TEXT BLOCK:

──────────

Use the pcBboxOversample function to randomly augment a fixed number of objects to the point cloud from the class "car". Define the total number of objects in the output point cloud using totalObjects.

totalObjects = 5;
cdsAugmented = transform(cds,@(x)pcBboxOversample(x,cdsSampled,classNames,totalObjects));

Display the point cloud along with the ground truth augmented boxes.

augData = read(cdsAugmented);
augptCld = augData{1,1};
augLabels = augData{1,2};
figure;
ax5 = pcshow(augptCld.Location);
showShape("cuboid",augLabels,"Parent",ax5,"Opacity",0.1, ...
          "Color","green","LineWidth",0.5);
zoom(ax5,2);

Figure contains an axes object. The axes object contains an object of type scatter.

Local Data Augmentation

Local data augmentation applies augmentation only to the points inside the ground truth boxes in a point cloud [1]. The rest of the point cloud remains the same.

Read the point cloud and corresponding ground truth label.

reset(cds);
inputData = read(cds);
ptCloud = inputData{1,1};
gtLabels = inputData{1,2};
gtLabelsTransformed = zeros(size(gtLabels));
for i = 1:size(gtLabels,1)
    labelParams = gtLabels(i,:);
    centroidLoc = labelParams(1,1:3);
    model = cuboidModel(labelParams);
    indices = findPointsInsideCuboid(model,ptCloud);
    numPointsInside = size(indices,1);  

Segregate the ground truth points from the original point cloud using the helper funtion removeIndicesFromPointCloud, attached to this example as a supporting file.

    updatedPtCloud = removeIndicesFromPtCloud(ptCloud,indices);
    cubPtCloud = select(ptCloud,indices);
    
    % Shift the segregrated point cloud to the origin.
    numPoints = cubPtCloud.Count;
    shiftRange = -1.*repmat(centroidLoc,[numPoints 1]);
    cubPtCloud = pctransform(cubPtCloud,shiftRange);
    
    % Define the minimum and maximum yaw angles for rotation.

──────────

OBJECTIVE A: Count the lines in the rows below that contain the string "Image". Give only the number.

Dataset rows
──────────

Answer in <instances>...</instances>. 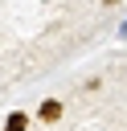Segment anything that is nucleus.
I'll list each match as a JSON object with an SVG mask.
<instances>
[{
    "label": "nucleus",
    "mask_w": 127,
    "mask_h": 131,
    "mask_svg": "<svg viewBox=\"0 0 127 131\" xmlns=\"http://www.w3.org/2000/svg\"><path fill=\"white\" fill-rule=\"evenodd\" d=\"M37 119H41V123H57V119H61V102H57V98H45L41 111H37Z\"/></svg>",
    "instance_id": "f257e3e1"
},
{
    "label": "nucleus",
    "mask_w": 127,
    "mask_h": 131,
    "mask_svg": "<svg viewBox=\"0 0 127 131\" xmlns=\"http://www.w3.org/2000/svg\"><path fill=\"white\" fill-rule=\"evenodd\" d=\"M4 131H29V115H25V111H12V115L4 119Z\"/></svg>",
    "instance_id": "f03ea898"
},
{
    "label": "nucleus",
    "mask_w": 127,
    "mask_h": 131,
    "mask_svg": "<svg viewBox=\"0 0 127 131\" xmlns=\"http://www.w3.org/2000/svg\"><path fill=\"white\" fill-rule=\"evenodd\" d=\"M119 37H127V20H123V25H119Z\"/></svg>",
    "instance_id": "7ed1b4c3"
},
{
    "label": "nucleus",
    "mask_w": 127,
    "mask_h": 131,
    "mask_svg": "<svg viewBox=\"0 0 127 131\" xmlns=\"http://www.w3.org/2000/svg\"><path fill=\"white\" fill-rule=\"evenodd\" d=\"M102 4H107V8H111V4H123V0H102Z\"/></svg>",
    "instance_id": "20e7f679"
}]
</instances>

──────────

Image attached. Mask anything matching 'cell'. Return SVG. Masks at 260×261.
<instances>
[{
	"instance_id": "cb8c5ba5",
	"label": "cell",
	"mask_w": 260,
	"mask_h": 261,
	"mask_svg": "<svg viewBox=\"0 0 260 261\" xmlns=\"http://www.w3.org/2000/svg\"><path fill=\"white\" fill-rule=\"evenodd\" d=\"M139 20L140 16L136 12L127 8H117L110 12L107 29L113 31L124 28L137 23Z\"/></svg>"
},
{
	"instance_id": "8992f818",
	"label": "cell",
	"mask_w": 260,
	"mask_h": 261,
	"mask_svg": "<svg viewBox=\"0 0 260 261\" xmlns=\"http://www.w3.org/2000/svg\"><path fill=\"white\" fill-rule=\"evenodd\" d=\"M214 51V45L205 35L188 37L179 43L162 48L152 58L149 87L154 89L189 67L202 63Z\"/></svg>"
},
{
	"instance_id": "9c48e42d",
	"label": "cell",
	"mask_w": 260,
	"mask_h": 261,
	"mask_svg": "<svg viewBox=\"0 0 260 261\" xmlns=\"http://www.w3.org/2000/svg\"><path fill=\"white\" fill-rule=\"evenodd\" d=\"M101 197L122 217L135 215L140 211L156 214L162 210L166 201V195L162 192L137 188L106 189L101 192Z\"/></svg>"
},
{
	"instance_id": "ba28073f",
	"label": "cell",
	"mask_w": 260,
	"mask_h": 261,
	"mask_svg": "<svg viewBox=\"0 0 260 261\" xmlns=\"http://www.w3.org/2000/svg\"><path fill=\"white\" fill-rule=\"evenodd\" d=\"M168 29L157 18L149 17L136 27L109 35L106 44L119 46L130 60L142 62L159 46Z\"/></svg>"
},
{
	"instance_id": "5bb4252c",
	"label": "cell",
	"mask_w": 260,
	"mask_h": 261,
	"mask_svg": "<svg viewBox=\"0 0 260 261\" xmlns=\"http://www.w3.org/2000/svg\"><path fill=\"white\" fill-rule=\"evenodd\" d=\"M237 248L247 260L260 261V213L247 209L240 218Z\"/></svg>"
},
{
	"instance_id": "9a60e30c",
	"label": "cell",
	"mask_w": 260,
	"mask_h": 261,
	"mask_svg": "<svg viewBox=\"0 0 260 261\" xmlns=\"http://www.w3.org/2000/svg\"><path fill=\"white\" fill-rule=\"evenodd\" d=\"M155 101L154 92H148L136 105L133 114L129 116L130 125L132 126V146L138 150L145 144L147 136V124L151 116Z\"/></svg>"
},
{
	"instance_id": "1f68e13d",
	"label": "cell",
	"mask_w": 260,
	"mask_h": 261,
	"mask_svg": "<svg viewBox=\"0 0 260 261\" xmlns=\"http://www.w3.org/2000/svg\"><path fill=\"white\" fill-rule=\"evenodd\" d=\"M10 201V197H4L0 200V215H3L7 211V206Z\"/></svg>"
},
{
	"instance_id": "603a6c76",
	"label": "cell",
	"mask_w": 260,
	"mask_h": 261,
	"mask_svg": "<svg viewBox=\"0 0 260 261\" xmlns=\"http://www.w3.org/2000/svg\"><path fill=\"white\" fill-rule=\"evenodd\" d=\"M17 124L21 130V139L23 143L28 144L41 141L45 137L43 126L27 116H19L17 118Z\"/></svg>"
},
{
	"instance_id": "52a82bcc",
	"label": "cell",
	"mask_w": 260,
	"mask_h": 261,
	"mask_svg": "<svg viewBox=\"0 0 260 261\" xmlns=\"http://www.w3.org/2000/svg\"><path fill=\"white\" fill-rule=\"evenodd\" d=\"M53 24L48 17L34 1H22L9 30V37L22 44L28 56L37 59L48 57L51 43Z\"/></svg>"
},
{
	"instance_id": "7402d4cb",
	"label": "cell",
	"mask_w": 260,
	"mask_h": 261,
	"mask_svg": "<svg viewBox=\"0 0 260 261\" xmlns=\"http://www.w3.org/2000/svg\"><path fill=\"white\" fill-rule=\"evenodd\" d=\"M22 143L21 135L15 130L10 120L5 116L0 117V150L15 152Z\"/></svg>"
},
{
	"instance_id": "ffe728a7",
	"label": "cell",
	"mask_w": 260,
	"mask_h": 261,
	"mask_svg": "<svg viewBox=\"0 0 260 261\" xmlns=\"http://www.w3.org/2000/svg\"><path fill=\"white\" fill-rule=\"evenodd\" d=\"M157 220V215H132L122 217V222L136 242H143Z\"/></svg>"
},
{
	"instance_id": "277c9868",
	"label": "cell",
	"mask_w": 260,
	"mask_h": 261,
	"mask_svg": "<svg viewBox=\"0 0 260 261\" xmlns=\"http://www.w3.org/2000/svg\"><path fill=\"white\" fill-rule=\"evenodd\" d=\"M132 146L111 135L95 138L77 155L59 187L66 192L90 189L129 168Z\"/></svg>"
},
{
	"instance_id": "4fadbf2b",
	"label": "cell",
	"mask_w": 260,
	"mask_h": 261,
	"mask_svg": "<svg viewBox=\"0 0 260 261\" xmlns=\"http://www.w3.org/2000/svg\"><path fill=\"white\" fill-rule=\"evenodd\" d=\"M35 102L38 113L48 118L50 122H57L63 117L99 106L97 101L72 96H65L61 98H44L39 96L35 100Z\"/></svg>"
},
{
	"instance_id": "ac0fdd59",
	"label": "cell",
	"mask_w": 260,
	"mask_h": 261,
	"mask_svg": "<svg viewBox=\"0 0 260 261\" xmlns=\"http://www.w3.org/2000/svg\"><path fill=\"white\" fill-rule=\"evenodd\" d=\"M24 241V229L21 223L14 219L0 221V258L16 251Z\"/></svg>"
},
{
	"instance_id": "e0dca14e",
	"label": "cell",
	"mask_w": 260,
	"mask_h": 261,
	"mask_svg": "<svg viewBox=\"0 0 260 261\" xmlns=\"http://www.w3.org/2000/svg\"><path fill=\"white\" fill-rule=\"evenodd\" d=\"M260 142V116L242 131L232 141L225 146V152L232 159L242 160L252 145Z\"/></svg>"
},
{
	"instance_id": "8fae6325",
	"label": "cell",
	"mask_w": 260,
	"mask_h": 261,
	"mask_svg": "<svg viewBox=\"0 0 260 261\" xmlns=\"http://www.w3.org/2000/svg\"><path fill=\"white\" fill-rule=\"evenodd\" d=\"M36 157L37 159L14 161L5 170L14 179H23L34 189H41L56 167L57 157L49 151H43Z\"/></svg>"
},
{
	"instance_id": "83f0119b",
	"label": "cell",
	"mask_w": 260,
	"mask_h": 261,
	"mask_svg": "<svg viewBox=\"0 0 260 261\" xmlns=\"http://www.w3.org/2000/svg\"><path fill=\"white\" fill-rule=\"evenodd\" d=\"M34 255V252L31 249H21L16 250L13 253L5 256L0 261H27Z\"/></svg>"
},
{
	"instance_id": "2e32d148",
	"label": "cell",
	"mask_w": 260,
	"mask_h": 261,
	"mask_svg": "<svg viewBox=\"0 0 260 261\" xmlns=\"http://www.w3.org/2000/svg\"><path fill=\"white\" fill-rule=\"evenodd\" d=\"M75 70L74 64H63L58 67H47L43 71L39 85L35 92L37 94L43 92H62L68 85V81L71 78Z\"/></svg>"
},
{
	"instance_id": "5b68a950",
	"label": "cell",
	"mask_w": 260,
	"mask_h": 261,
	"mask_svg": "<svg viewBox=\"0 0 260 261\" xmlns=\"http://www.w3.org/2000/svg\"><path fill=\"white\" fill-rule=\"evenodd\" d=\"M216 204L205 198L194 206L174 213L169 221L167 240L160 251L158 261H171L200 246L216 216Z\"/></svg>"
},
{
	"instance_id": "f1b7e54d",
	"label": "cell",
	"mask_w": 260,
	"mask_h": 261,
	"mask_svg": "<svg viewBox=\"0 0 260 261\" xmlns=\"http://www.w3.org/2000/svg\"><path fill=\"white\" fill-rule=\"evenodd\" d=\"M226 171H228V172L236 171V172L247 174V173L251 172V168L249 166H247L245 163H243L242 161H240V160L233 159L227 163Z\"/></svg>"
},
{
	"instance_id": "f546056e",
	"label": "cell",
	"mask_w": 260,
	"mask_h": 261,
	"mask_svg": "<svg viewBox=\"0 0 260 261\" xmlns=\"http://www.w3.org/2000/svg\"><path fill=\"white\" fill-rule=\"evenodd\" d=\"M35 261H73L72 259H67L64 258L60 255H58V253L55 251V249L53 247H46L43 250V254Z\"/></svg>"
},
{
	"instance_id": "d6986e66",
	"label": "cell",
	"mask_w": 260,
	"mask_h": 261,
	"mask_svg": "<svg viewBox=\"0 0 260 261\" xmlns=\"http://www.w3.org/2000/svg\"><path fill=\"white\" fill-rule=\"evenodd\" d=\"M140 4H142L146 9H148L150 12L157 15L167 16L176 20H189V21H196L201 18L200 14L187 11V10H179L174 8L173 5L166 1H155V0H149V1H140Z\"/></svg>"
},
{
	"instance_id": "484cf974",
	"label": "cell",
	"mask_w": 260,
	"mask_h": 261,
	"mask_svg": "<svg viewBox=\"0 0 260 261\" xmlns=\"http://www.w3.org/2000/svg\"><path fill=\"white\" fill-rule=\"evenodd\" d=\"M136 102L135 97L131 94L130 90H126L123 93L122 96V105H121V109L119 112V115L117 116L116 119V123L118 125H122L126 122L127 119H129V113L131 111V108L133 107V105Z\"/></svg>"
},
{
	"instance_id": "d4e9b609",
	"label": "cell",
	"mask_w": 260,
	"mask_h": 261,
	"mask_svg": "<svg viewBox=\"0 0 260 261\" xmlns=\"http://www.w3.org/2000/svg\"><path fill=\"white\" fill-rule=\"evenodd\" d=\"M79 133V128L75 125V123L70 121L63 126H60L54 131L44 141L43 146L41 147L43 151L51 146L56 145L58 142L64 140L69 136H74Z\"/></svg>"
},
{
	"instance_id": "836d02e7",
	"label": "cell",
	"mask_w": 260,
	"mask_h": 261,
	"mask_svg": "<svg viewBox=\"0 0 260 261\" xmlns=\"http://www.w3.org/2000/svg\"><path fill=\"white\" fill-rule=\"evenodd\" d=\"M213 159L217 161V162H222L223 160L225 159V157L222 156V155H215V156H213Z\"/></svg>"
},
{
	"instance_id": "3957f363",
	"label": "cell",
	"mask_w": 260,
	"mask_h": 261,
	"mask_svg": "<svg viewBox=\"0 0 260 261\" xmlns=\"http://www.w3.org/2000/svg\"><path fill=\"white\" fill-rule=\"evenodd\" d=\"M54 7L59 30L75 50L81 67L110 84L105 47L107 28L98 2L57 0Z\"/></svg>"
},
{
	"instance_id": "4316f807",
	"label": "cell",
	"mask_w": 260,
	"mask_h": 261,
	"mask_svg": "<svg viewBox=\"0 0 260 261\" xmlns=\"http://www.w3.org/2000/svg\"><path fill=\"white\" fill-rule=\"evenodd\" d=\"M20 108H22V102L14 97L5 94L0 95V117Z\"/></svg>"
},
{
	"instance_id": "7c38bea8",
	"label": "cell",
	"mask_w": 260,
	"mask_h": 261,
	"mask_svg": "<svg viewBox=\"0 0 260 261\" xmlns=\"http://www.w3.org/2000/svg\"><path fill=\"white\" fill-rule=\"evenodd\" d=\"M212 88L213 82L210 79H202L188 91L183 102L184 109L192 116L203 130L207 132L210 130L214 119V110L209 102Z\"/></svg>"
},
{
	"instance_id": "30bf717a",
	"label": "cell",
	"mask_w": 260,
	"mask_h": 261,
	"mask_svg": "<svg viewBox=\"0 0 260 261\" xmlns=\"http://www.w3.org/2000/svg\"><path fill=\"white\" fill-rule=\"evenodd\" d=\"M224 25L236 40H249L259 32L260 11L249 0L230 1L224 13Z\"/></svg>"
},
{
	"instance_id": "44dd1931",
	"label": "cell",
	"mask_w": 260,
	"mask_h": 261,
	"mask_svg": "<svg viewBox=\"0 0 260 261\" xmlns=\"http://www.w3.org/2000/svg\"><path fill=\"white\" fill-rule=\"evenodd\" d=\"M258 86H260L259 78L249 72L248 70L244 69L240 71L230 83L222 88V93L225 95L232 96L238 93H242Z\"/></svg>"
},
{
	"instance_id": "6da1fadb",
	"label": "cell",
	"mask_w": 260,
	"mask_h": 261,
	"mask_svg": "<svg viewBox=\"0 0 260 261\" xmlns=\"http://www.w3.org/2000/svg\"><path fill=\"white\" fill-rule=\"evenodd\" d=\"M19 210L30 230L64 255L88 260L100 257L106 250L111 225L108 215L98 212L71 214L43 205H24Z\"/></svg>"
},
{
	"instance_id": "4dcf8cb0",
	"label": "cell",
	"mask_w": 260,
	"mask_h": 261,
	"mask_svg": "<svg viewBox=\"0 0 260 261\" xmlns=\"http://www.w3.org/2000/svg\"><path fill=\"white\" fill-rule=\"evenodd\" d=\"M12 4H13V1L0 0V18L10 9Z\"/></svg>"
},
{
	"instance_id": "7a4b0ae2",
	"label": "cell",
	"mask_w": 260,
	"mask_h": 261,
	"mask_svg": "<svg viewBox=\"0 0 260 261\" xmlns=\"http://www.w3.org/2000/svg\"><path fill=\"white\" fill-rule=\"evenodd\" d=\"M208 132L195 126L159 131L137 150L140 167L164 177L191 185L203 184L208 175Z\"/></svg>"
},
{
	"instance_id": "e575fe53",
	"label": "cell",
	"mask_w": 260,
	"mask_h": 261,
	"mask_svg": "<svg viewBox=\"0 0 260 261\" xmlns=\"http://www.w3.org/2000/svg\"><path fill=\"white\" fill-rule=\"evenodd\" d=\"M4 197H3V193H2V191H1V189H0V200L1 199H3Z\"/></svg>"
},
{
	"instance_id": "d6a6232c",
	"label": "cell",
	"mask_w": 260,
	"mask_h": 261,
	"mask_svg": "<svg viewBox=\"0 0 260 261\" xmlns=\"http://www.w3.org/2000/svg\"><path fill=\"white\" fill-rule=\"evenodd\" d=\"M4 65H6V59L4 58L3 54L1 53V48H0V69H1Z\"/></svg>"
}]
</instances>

──────────

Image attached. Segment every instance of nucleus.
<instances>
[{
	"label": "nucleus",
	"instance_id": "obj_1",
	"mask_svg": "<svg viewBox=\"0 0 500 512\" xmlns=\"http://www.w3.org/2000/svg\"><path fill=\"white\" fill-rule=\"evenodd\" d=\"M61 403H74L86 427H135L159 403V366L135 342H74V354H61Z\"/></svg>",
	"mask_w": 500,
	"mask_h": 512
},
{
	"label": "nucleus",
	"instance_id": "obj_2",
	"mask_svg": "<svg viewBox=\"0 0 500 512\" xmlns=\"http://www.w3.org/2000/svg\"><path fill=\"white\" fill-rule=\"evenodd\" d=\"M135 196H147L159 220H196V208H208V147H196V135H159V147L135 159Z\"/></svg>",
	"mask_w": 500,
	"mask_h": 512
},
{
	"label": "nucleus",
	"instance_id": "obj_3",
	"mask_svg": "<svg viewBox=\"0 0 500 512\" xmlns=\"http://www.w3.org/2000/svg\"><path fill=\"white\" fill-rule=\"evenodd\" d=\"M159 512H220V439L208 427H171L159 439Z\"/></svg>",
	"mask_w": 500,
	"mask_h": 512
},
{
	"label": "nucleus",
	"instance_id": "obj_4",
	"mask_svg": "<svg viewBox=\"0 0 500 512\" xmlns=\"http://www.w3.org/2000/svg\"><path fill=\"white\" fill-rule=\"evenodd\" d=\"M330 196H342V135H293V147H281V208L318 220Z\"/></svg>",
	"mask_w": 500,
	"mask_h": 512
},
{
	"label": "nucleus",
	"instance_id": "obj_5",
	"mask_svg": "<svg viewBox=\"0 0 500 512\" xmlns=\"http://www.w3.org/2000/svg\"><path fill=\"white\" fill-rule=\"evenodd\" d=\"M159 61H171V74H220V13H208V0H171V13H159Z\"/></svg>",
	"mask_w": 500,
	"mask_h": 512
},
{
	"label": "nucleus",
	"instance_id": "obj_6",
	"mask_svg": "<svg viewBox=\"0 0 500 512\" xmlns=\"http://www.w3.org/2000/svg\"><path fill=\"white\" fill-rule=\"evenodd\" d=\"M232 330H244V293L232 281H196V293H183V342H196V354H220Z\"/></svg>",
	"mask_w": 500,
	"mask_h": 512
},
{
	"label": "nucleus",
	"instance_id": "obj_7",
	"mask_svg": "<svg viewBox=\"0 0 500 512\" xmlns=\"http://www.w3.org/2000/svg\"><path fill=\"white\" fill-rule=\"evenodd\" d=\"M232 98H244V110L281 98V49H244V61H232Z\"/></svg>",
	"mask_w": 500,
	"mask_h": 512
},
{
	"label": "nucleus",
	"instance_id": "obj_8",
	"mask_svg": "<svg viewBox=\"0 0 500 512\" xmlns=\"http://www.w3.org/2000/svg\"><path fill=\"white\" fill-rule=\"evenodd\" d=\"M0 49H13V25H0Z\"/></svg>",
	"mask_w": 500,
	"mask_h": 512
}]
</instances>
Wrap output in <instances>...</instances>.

──────────

OBJECTIVE B: In the point cloud augmentation text, which points does local data augmentation apply augmentation to?

EXERCISE RESPONSE A: 2

EXERCISE RESPONSE B: Only the points inside the ground truth boxes in a point cloud.